* The task *
No pictures go into the copy. Write out exactly the lines below from the one containing "资料照片:中国军人在帕拉塞尔" through the one containing "Aci Catena, minaccia".

* Input *
=== Section Start ===
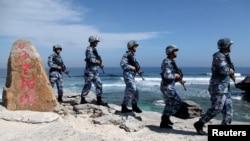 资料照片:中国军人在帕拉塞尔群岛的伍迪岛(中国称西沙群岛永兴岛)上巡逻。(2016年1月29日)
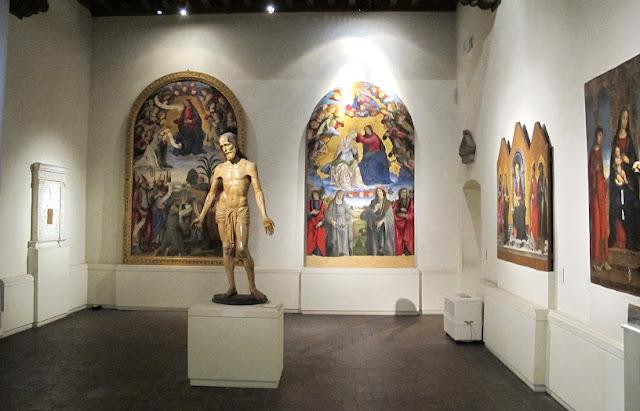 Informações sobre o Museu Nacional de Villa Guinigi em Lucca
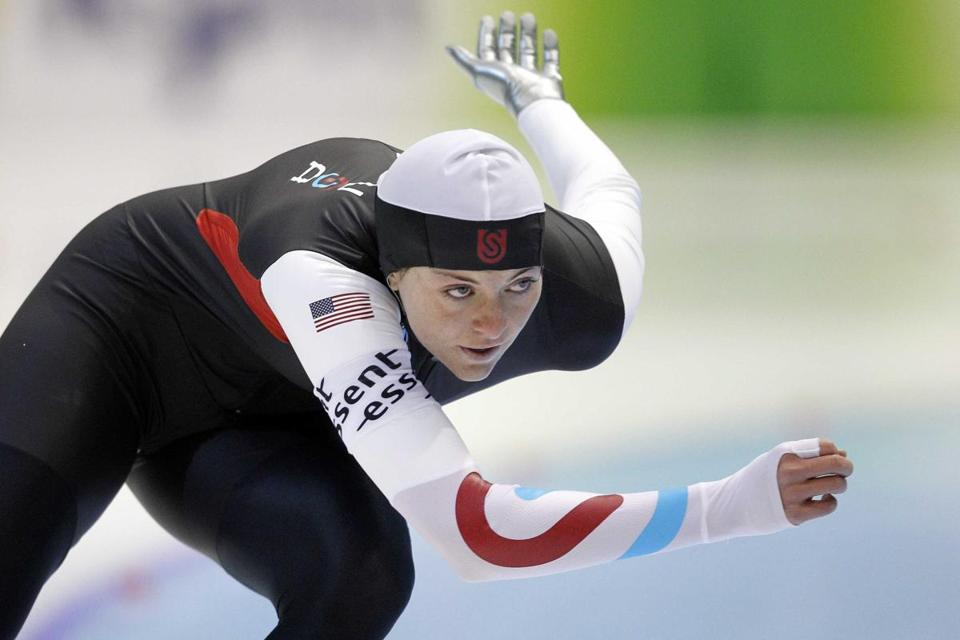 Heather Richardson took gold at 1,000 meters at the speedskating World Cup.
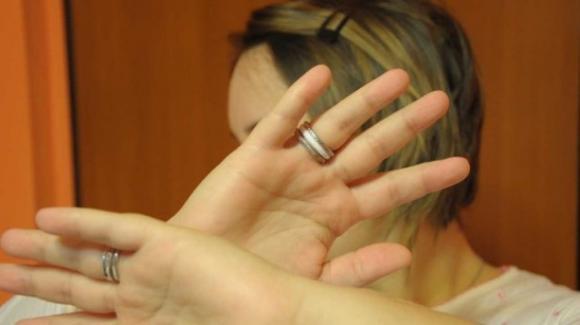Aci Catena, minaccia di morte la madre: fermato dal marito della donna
=== Section End ===
=== Section Start ===
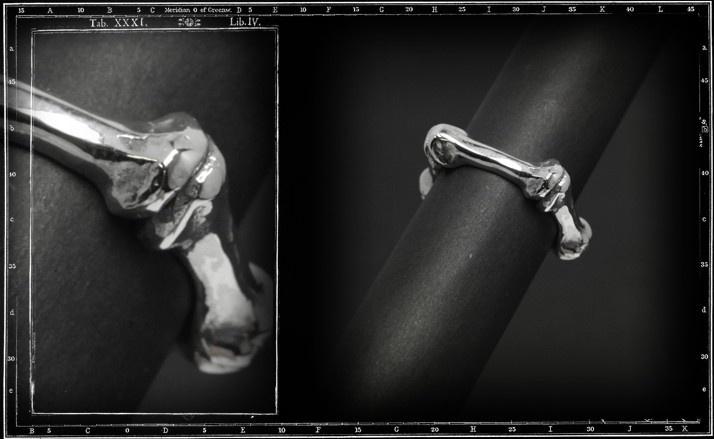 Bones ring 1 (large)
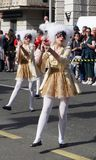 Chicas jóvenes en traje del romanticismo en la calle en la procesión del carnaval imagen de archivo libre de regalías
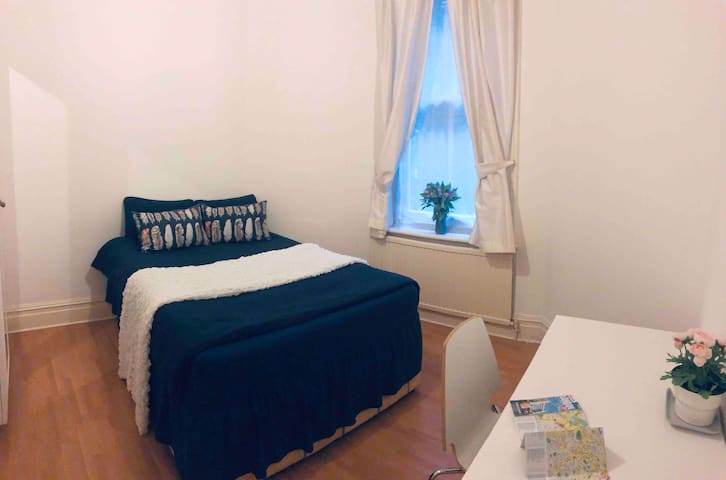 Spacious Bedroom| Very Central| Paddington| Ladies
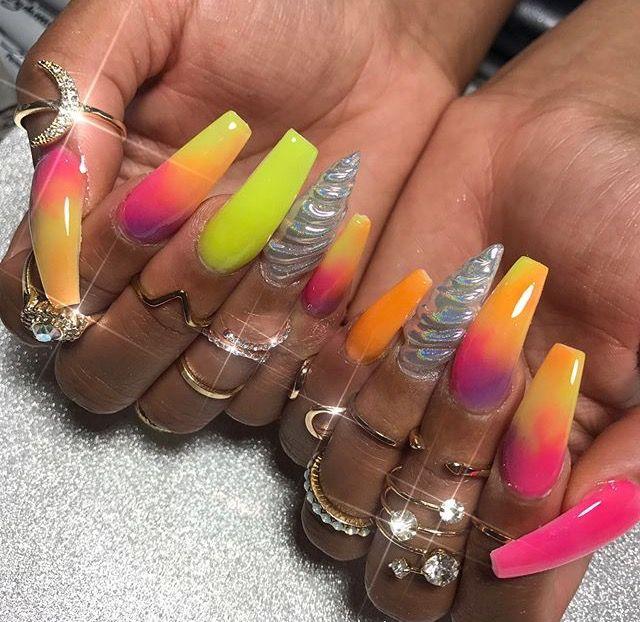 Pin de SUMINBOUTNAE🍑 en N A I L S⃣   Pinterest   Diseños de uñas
=== Section End ===
* Answer for this exercise *
 资料照片:中国军人在帕拉塞尔群岛的伍迪岛(中国称西沙群岛永兴岛)上巡逻。(2016年1月29日)
 Informações sobre o Museu Nacional de Villa Guinigi em Lucca
 Heather Richardson took gold at 1,000 meters at the speedskating World Cup.
Aci Catena, minaccia di morte la madre: fermato dal marito della donna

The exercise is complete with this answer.